Copy out, word for word, the rows from the line containing "Intrinsic parameters are" up to and including the line containing "Answer: 0.86 meters".

[start Excerpted data]

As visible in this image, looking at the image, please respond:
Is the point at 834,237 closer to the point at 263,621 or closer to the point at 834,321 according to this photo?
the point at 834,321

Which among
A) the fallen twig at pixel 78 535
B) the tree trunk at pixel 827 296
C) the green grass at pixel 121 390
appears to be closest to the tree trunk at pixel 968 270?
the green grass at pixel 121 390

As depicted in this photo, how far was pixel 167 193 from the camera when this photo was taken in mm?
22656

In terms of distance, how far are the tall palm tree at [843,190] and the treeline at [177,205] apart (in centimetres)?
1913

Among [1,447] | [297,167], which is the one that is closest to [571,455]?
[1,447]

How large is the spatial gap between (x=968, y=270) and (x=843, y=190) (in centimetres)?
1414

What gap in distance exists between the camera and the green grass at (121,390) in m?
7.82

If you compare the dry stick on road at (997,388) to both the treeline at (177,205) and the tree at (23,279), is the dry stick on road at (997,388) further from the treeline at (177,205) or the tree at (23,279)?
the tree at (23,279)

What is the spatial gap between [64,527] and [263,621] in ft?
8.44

[end Excerpted data]
[start Excerpted data]

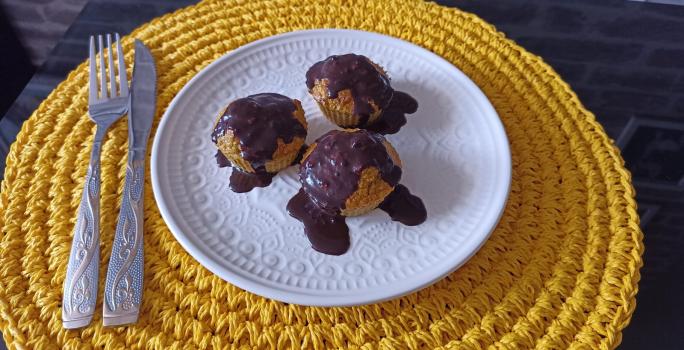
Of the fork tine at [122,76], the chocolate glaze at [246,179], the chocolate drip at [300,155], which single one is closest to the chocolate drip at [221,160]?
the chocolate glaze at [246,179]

[end Excerpted data]
[start Excerpted data]

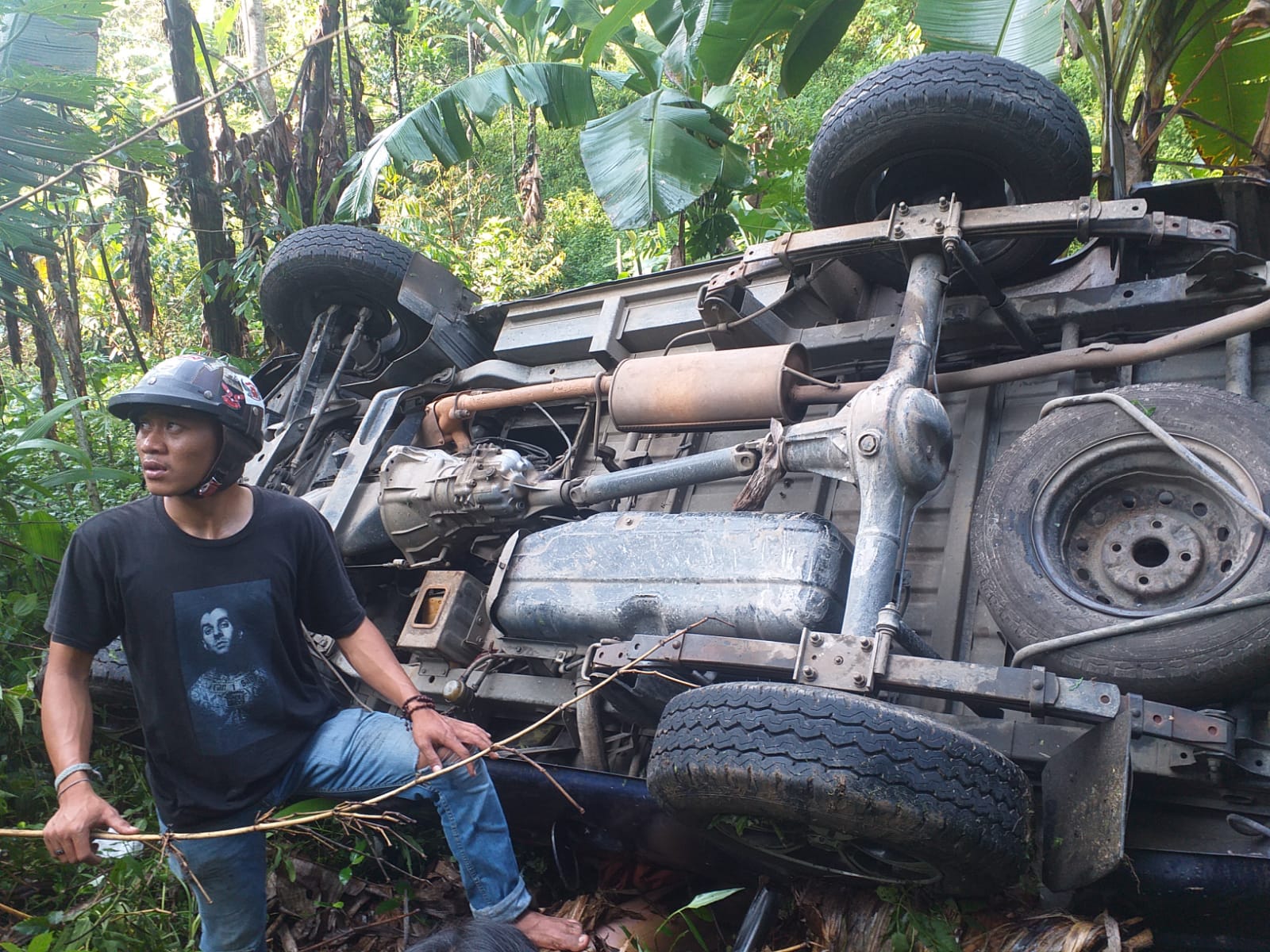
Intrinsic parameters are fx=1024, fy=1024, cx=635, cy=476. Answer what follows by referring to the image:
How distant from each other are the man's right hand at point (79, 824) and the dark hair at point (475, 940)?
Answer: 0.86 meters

[end Excerpted data]

◆ Expected output:
Intrinsic parameters are fx=1024, fy=1024, cx=635, cy=476. Answer what follows by referring to the image:
How distant from each other are the man's right hand at point (79, 824) and the dark hair at point (475, 940)?
Answer: 0.86 meters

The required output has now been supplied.